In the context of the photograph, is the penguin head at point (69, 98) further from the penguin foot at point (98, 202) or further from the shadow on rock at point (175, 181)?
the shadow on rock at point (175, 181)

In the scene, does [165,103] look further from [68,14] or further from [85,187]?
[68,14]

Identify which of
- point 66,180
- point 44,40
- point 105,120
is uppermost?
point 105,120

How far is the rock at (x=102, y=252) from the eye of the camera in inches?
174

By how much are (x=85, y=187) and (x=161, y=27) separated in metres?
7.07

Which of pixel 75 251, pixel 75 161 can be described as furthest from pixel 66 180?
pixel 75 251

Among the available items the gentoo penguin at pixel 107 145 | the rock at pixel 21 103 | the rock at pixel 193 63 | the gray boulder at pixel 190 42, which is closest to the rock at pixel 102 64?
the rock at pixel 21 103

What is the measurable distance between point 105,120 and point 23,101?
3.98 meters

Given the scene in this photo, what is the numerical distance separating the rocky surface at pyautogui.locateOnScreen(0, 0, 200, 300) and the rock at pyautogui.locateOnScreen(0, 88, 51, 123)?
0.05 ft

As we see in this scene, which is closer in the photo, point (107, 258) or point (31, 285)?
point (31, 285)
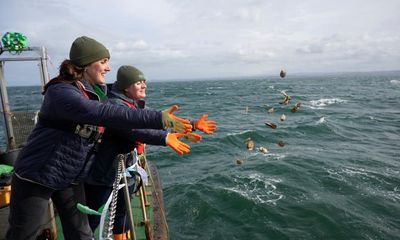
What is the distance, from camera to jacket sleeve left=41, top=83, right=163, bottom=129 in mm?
2209

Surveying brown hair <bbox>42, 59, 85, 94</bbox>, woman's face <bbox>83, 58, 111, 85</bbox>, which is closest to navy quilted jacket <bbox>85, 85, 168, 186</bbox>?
woman's face <bbox>83, 58, 111, 85</bbox>

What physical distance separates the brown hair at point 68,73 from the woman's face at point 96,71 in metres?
0.10

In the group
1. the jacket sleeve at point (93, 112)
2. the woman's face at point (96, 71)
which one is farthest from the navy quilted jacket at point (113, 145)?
the jacket sleeve at point (93, 112)

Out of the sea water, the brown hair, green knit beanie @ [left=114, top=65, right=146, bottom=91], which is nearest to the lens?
the brown hair

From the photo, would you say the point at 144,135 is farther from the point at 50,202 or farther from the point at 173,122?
the point at 50,202

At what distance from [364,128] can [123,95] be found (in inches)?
886


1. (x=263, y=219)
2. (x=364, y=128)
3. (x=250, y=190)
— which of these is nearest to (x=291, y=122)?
(x=364, y=128)

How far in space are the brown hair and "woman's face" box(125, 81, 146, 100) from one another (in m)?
0.81

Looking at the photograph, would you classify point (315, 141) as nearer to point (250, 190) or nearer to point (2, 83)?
point (250, 190)

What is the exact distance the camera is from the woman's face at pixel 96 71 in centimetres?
264

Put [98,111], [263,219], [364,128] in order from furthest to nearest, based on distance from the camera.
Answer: [364,128], [263,219], [98,111]

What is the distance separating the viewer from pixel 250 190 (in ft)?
34.8

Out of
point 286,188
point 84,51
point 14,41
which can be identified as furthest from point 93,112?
point 286,188

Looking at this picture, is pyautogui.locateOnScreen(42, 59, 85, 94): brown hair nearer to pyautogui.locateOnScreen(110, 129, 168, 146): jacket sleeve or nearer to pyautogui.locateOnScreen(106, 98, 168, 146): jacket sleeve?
pyautogui.locateOnScreen(106, 98, 168, 146): jacket sleeve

··········

**WRITTEN PROBLEM:**
Rewrite all the items above with "camera" swapped for "observer" wherever it occurs, keeping everything else unchanged. Leave the pictures out of your answer.

**THE RESULT:**
In the context of the photograph, is the penguin head at point (69, 98) further from the penguin foot at point (98, 202) or further from the shadow on rock at point (175, 181)?
the shadow on rock at point (175, 181)

In the scene, does [165,103] look further from [68,14] or further from [85,187]?
[68,14]

Identify which of
- point 66,180
- point 44,40
- point 105,120
is uppermost?
point 105,120

How far is the rock at (x=102, y=252) from the eye of the observer in inches?
174

By how much are (x=85, y=187) and (x=161, y=27) separated in metres?
7.07

Which of pixel 75 251, pixel 75 161 can be described as furthest from pixel 66 180?
pixel 75 251

Among the available items the gentoo penguin at pixel 107 145 | the rock at pixel 21 103 | the rock at pixel 193 63 | the gray boulder at pixel 190 42, which is closest to the rock at pixel 102 64?
the rock at pixel 21 103

What is the measurable distance between point 105,120 and point 23,101?
3.98 meters

Given the scene in this photo, what is the numerical distance separating the rocky surface at pyautogui.locateOnScreen(0, 0, 200, 300) and the rock at pyautogui.locateOnScreen(0, 88, 51, 123)?
0.05 ft

As we see in this scene, which is closer in the photo, point (107, 258) or point (31, 285)?
point (31, 285)
What is the distance, from observer to jacket sleeve left=41, top=83, right=163, bottom=129 in mm?
2209

Surveying brown hair <bbox>42, 59, 85, 94</bbox>, woman's face <bbox>83, 58, 111, 85</bbox>, which is closest to navy quilted jacket <bbox>85, 85, 168, 186</bbox>?
woman's face <bbox>83, 58, 111, 85</bbox>

What physical distance separates the brown hair at point 68,73 from the woman's face at point 96,71 in metres?
0.10

In the group
1. the jacket sleeve at point (93, 112)
2. the woman's face at point (96, 71)
which one is farthest from the navy quilted jacket at point (113, 145)?
the jacket sleeve at point (93, 112)

Out of the sea water, the brown hair, green knit beanie @ [left=114, top=65, right=146, bottom=91], which is nearest to the lens?
the brown hair

From the photo, would you say the point at 144,135 is farther from the point at 50,202 or farther from the point at 173,122?
the point at 50,202

At what distance from [364,128] can [123,95] be found (in inches)?
886


1. (x=263, y=219)
2. (x=364, y=128)
3. (x=250, y=190)
— which of these is nearest to (x=291, y=122)?
(x=364, y=128)

How far in space are the brown hair and "woman's face" box(125, 81, 146, 100) from one another (in m)?
0.81

Looking at the photograph, would you classify point (315, 141) as nearer to point (250, 190) or nearer to point (2, 83)?
point (250, 190)

What is the exact distance the observer is from the woman's face at pixel 96 71 in centimetres?
264

Put [98,111], [263,219], [364,128] in order from furthest to nearest, based on distance from the observer.
Answer: [364,128], [263,219], [98,111]

What is the distance separating the viewer from pixel 250 190 (in ft)?
34.8

Out of
point 286,188
point 84,51
point 14,41
which can be identified as furthest from point 93,112?
point 286,188

Looking at this picture, is pyautogui.locateOnScreen(42, 59, 85, 94): brown hair nearer to pyautogui.locateOnScreen(110, 129, 168, 146): jacket sleeve or nearer to pyautogui.locateOnScreen(106, 98, 168, 146): jacket sleeve?
pyautogui.locateOnScreen(106, 98, 168, 146): jacket sleeve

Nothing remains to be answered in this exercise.